After Life has been voted the UK’s best modern comedy. Seriously?

The votes are in, the ballots cast; if you are still in line, please turn around and meekly walk home. That’s right, the nation has had its say on the best comedy TV show of the modern era (post-2010). And the winner is, erm, Ricky Gervais’s After Life.

If you’re scratching your head and thinking, “wait, what?”, that’s entirely fair. Here’s a brief and entirely non-exhaustive list of some of the great UK comedies to have emerged over the past 16 years: The Trip, The Detectorists, Fleabag, Alan Partridge’s Mid Morning Matters, This Country, Derry Girls, Stath Lets Flats, Ghosts, Catastrophe, Here We Go and Chewing Gum. That’s a lot of good television. Only some of these feature on Radio Times’ poll of our best modern comedies, but even those that do received far fewer votes than After Life.

Released on Netflix in three series between 2019 and 2022, After Life stars Gervais as a foul-mouthed and misanthropic widower adjusting to life after profound grief. It is also a show about how much Ricky Gervais really likes his dog. Some people, including myself, found it mawkish, cynical and lacking in laughs – a far cry from Gervais’s unimpeachable best work (namely, The Office). Many others, however, liked it a great deal – including some people who weren’t among the ranks of the Radio Times’s public voting body. But the best modern comedy?
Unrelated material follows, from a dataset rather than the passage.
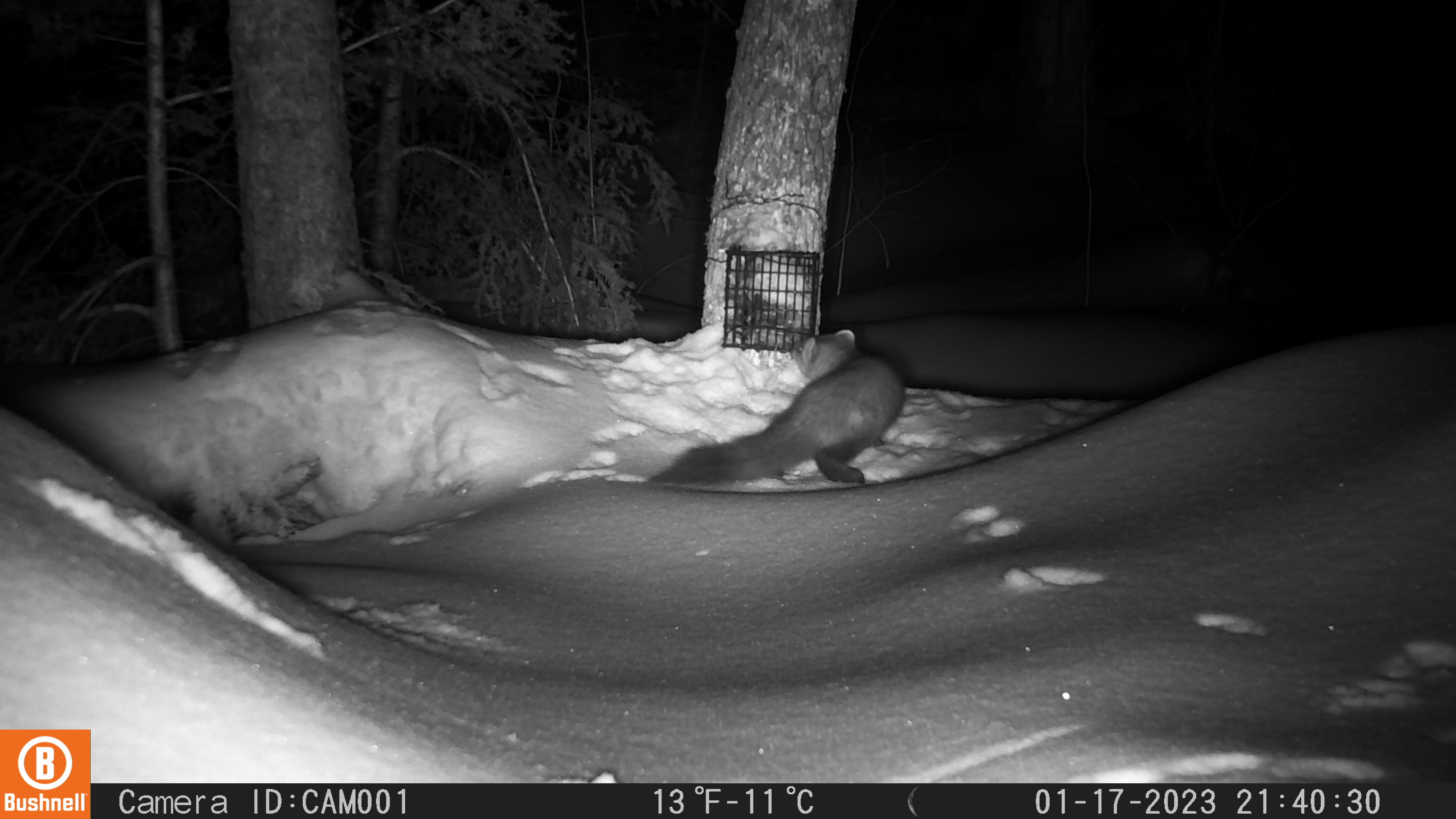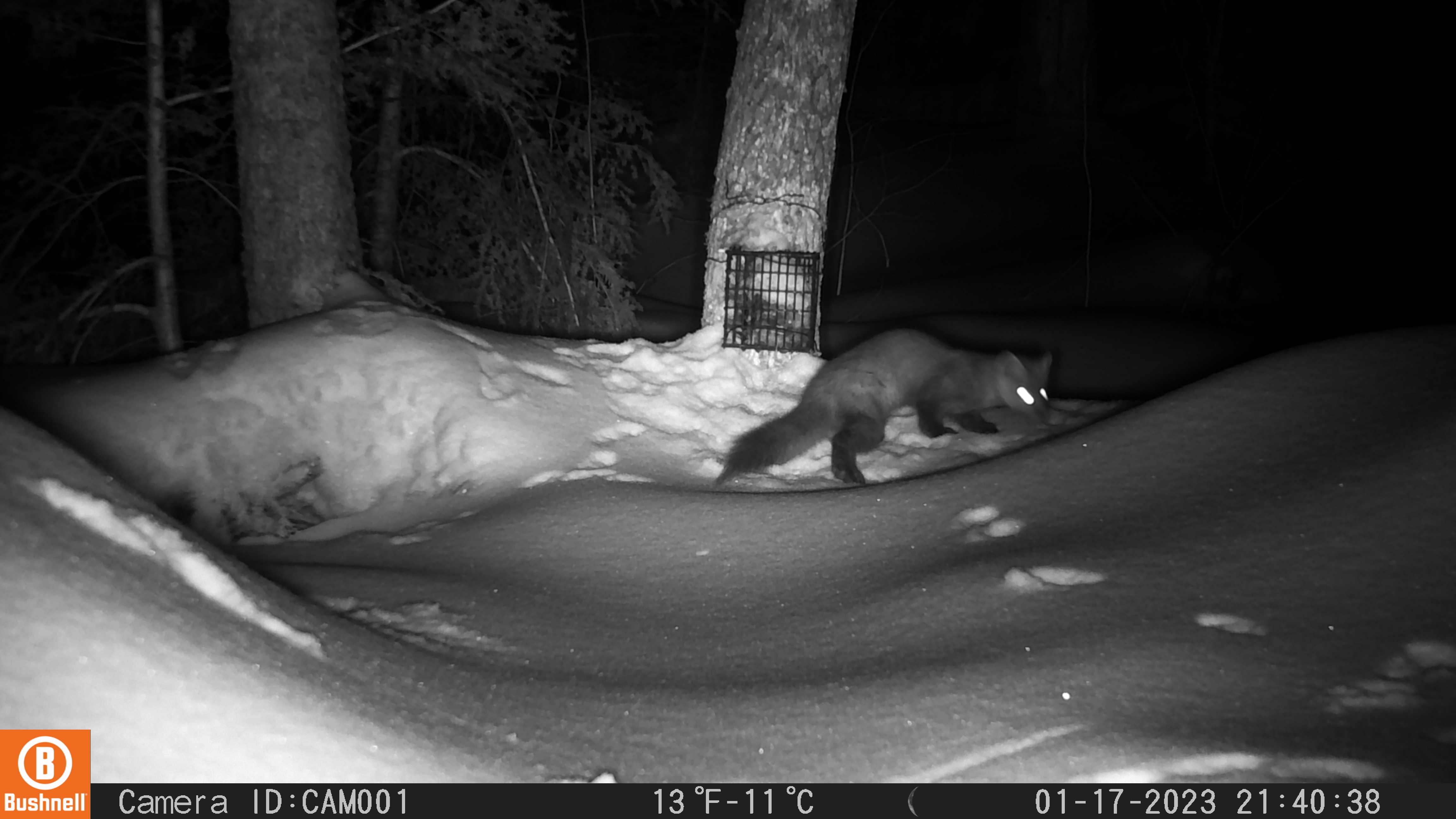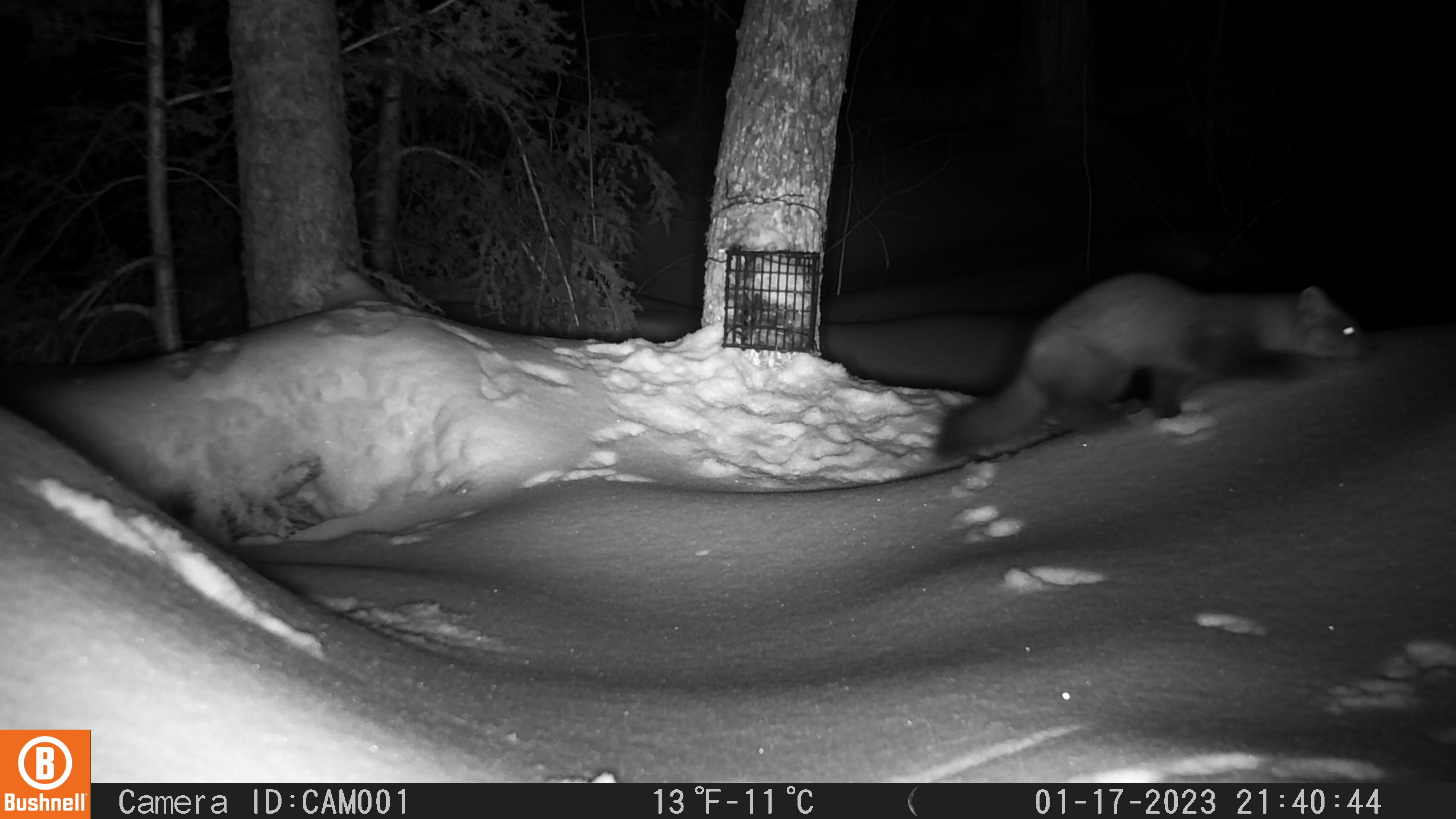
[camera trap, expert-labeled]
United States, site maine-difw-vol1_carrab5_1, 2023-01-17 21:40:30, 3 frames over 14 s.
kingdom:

Polls like this one are, to some extent, a fool’s errand – a random and meaningless arbitration on something that fundamentally boils down to personal taste. They are designed to provoke and annoy, and if you’re anything like me, this one sure managed that. But they are also useful, when it comes to understanding a media landscape, understanding what “good TV” even looks like, in the popular imagination. It’s probably true that After Life would not have swept the ranking had it not been for Gervais’s large, zealous online following, true too that After Life’s crown is, more than anything, a reflection of Netflix’s enviable reach and market dominance. (Gervais, to be fair, admitted as much, conceding to the Radio Times that it had topped the poll in part “because it’s on Netflix, the biggest platform in the world, with 300 million subscribers”.)

Significantly, Netflix’s global, no-borders distribution model means that After Life has never felt like an idiosyncratically British concoction; it is popular oversees in a way that something like Stath Lets Flats is not.
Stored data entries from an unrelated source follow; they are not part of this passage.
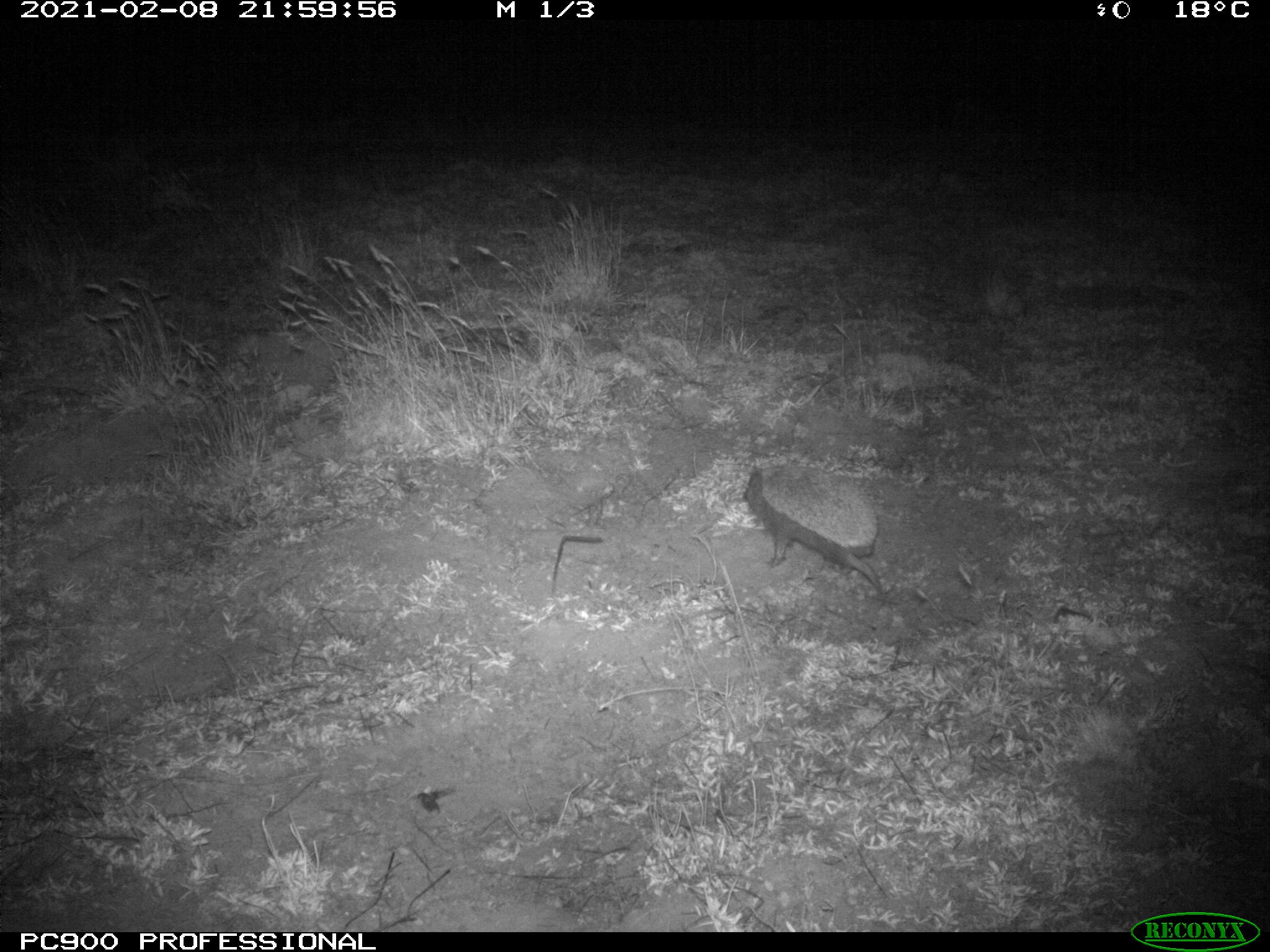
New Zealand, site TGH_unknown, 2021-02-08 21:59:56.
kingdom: Animalia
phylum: Chordata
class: Mammalia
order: Eulipotyphla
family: Erinaceidae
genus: Erinaceus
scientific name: Erinaceus europaeus europaeus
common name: european hedgehog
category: hedgehog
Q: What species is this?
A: Hedgehog (european hedgehog) (Erinaceus europaeus europaeus).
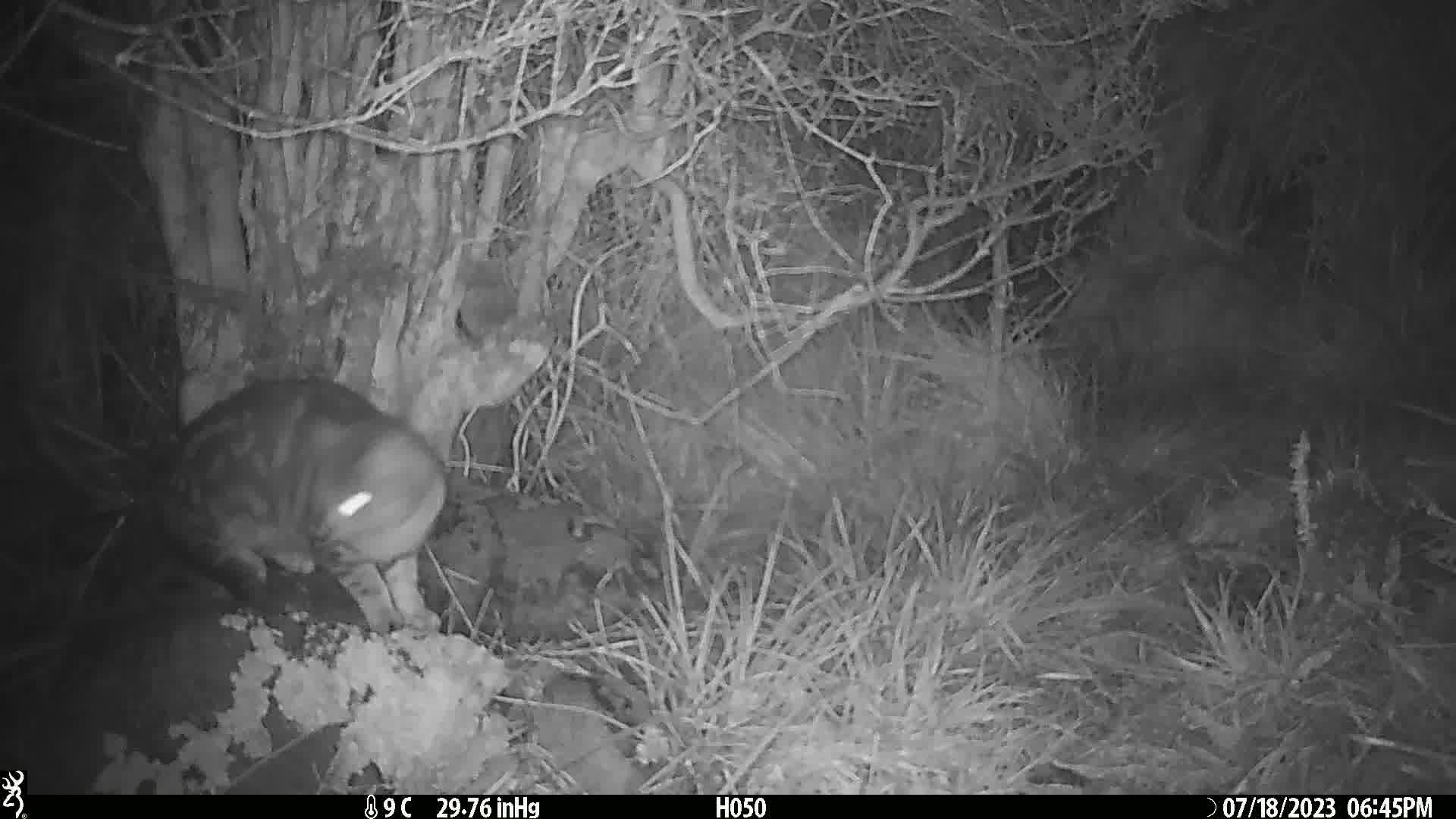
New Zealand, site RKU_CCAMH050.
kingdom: Animalia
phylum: Chordata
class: Mammalia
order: Carnivora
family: Felidae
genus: Felis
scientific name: Felis catus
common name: domestic cat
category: cat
Cat (domestic cat) (Felis catus).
Tellingly, some of the very best TV shows to have been omitted from the ranking are also some of the most obstinately Brit-coded: Matt Berry’s Toast of London, for instance, an eccentric and wildly silly skewering of British thespianism, or Him and Her, Stefan Golaszewski’s credibly squalid couple-comedy set in a Walthamstow bedsit.

What’s perhaps more interesting is what such a list will look like a few decades down the line: how many of the shows featured here would still make the cut? We already have a good idea of which comedies from the 2000s have ossified into the canon (Peep Show, The Thick of It), and which have faded with time. (When was the last time someone said to you, “I’ve been rewatching Phoenix Nights?”)

Sometimes, you can tell a series is great because you can see its emulators everywhere. There are still, to this day, TV shows beholden toThe Royle Family, Brass Eye, and The Office. Are there any shows out there attempting to ape After Life?

If anything, this list – both in its inclusions and in its glaring omissions – suggests that there is still juice in our comedy industry.

In the US, the past decade and a half have seen traditional sitcoms all but disappear – the better ones evolving, thanks to the influence of shows like Girls and Atlanta, into a type of short-form comedy-drama. But here in Britain, there is still an appetite for pure, daft comedy. In the end, that will endure.